On July 31st, I was vibrating with excitement. In the days of technology and computers and smart phones and tablets, we have access to more tools and resources and gadgets that can organize or maintain or simply keep track of seemingly every activity we choose or do not choose to engage in. Some of these tools I use. Take, oh I don’t know, Facebook event invitations. Yet others, for reasons unbeknownst to me, never quite stuck. The most prominent of which is the digital calendar. I’ve tried. Boy have I tried. But there is something gravitationally controlling my documentation of plans and events and dates and outings and games and concerts and meetings: PAPER. I can’t get enough of it. I hate taking notes. I hate writing anything more than 10 words. I hate carrying around extra items. But there is some sense of accomplishment, some sense of reality, when I take my Bic Atlantis black ballpoint and fill up the day-by-day of my life, one month at a time.

August was a beautiful month. As I look back, only 5 days remain blank. There were so many things scheduled, I was counting the hours for the calendar to flip. After some changes and struggles and challenging situations, it was my immerse-myself-in-everything-I-possibly-can-for-as-many-days-as-I-can-until-I’m-so-tired-I-have-to-take-a-day-off-work-just-to-sleep phase. And it worked. All the way through my August 31st day of rest. I burned it at both ends. I rode ten roller coasters, played six rounds of golf,  five softball games, drafted three fantasy football teams, attended three concerts, three dinners, a baby shower, a wedding, and a movie. Read ‘em and weep. I went all-in and doubled up.

Looking at the next six Saturdays, my calendar is solid, beginning with this extended Labor Day weekend of fun at the lake.
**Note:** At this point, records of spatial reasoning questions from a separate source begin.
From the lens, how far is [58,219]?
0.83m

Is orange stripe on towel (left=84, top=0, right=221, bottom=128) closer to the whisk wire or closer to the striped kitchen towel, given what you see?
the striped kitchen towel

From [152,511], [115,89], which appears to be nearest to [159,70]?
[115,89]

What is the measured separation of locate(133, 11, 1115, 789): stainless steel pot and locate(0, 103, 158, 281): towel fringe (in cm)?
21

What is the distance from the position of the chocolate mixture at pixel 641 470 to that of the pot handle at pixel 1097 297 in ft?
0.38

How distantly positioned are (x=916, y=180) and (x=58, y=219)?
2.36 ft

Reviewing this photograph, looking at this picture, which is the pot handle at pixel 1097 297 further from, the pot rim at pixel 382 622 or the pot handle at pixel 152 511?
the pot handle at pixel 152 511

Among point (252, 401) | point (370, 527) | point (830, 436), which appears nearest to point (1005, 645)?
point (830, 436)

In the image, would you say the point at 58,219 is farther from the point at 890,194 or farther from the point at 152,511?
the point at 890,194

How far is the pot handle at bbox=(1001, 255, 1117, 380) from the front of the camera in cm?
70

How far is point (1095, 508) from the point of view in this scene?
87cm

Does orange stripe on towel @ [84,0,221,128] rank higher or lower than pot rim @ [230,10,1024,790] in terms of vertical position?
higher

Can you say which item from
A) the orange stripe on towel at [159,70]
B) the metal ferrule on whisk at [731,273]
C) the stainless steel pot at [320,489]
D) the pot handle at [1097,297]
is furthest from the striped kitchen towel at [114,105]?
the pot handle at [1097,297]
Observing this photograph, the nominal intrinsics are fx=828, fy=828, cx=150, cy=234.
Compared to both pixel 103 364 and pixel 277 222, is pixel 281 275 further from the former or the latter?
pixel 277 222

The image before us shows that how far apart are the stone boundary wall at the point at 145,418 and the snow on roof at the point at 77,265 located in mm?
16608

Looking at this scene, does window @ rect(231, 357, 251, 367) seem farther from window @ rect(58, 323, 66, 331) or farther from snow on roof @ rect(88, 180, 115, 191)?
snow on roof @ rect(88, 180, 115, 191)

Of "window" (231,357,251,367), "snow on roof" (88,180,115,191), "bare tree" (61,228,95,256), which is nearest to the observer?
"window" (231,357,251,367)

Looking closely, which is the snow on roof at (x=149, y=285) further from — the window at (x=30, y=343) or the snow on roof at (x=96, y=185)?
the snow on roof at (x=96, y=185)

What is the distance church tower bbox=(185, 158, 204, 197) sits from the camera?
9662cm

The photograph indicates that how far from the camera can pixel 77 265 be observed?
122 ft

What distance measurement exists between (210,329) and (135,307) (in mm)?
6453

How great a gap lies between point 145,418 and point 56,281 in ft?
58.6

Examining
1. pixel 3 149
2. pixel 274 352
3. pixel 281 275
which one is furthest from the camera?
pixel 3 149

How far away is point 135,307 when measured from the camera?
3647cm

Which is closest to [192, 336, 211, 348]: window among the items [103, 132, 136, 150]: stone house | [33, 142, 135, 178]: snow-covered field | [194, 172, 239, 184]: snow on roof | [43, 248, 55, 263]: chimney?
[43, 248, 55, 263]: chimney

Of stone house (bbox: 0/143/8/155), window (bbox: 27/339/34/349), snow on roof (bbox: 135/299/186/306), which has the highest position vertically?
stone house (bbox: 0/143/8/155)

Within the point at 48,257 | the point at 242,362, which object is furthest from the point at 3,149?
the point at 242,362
This morning I sent a text that included the quote ‘already looking forward to the weekend,’ and c’mon, who’s not? Take polls, ask friends, email your coworkers, call your parents, and please, someone tell me if you can find more than one grouch that isn’t looking forward to the weekend, even if they qualify it by saying ‘well I look forward to any time away from work’ or ‘well it’s a long weekend, so it’s more exciting.’ It doesn’t matter. We are all apparently programmed to long for moments away from our responsibilities and everything else is just getting in the way. Why, I fell victim to this thinking not 5 hours ago. And why wouldn’t I? I got golf, boating, partying, and golf again. Of course that’s better than what I do when I’m at work. Of course, of course. But, maybe, if all I can do is count down the minutes until the weekend starts, I shouldn’t be alive in the first place.
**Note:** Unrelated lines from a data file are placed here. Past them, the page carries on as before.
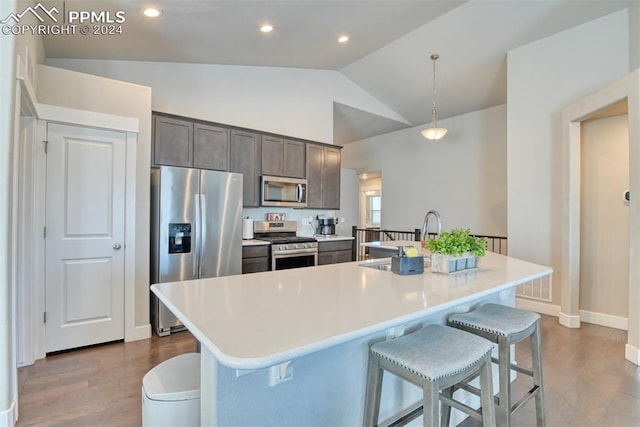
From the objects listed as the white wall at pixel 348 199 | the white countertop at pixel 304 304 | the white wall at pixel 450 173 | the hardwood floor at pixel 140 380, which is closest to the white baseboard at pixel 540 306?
the hardwood floor at pixel 140 380

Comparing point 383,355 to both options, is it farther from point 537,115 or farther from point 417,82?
point 417,82

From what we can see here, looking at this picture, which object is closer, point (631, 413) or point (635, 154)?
point (631, 413)

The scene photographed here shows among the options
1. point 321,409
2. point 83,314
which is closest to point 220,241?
point 83,314

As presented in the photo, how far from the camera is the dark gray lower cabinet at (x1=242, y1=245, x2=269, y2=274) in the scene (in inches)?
153

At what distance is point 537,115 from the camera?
Answer: 403 centimetres

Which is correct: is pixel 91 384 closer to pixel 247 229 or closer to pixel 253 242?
pixel 253 242

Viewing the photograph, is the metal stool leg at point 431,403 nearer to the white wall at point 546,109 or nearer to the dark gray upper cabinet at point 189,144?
the dark gray upper cabinet at point 189,144

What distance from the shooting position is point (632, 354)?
275 centimetres

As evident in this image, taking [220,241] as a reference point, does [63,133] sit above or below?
above

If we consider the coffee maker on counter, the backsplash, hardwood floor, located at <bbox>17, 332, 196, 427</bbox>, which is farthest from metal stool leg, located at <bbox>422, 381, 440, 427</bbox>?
the coffee maker on counter

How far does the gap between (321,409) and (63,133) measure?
10.1 feet

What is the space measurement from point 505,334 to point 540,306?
317 centimetres

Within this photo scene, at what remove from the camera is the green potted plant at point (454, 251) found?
75.2 inches

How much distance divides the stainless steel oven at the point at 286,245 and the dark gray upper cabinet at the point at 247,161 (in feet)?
1.64
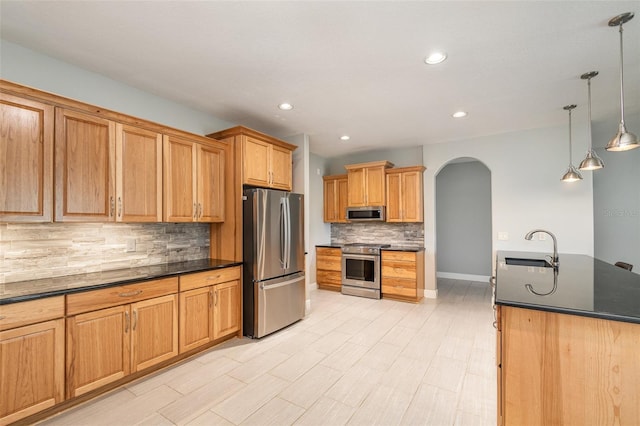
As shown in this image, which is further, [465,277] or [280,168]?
[465,277]

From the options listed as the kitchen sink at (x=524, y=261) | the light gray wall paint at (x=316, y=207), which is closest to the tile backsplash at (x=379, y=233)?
the light gray wall paint at (x=316, y=207)

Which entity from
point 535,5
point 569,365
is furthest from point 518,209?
point 569,365

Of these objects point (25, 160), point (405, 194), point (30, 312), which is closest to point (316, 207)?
point (405, 194)

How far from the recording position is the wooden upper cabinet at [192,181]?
285cm

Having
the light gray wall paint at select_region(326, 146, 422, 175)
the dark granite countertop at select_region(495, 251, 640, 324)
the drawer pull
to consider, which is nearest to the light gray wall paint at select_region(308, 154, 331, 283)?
the light gray wall paint at select_region(326, 146, 422, 175)

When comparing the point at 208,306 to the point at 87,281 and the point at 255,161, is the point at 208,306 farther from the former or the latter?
the point at 255,161

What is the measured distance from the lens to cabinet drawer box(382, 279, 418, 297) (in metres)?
4.68

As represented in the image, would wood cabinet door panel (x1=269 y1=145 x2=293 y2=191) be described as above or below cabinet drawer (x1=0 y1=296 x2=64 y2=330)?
above

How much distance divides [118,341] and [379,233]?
459cm

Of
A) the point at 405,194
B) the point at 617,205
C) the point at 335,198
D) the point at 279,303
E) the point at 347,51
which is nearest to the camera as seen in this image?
the point at 347,51

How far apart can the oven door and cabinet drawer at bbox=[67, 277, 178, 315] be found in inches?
128

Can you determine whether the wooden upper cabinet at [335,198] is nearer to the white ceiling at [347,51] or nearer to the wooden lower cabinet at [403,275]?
the wooden lower cabinet at [403,275]

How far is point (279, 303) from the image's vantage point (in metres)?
3.51

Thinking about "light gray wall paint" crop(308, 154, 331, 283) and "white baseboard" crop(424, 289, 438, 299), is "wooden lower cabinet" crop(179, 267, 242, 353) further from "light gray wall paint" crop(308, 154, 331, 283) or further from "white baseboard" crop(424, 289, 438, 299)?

Work isn’t as fun as golf, but if I spend all my time wishing it were another time, then I’m literally wasting time. Being alive is fucking amazing. Every capability that we have is nearly inconceivable. Scratch that. It is inconceivable. I can’t honestly comprehend the idea of life. There. I said it. And I’m not ashamed. You can tell me a thousand times how the brain sends signals to the heart and the heart pumps blood through veins and our lungs inhale one thing and exhale another and our kidneys and our muscles and whatever and whatever and whatever and everything and anything, and I can answer the questions on an exam and pass biology, but my brain does not have the capability to truly understand existence. Evolution: go ahead and explain it without sounding like a lunatic. It’s not possible. I believe science. But I don’t understand it. The fact that I am here, doing this, thinking this, admitting this, living this, is unbe-fucking-lievable.

So instead of wavering over line between wishing it was the weekend and folding my laundry, mentally escaping my immediate activity, hoping that the also incomprehensible notion of time would inexplicably quicken, I will attempt to teeter between different thoughts. There’s either the task at hand, or the absolute truth that I am alive, and the unbridled appreciation for my opportunities in life. It’s the anti-Office Space. It’s something I heard in an amazing song many years ago, something which resonated in me so wholly, so starkly, that it’s discouraging that I still have to remind myself this thing. It was spoken by the now-Oscar-winning-rapper Common, the song is called ‘Be,’ and the line goes:


“Never looking back or too far in front of me, the present is a gift, and I just wanna be.”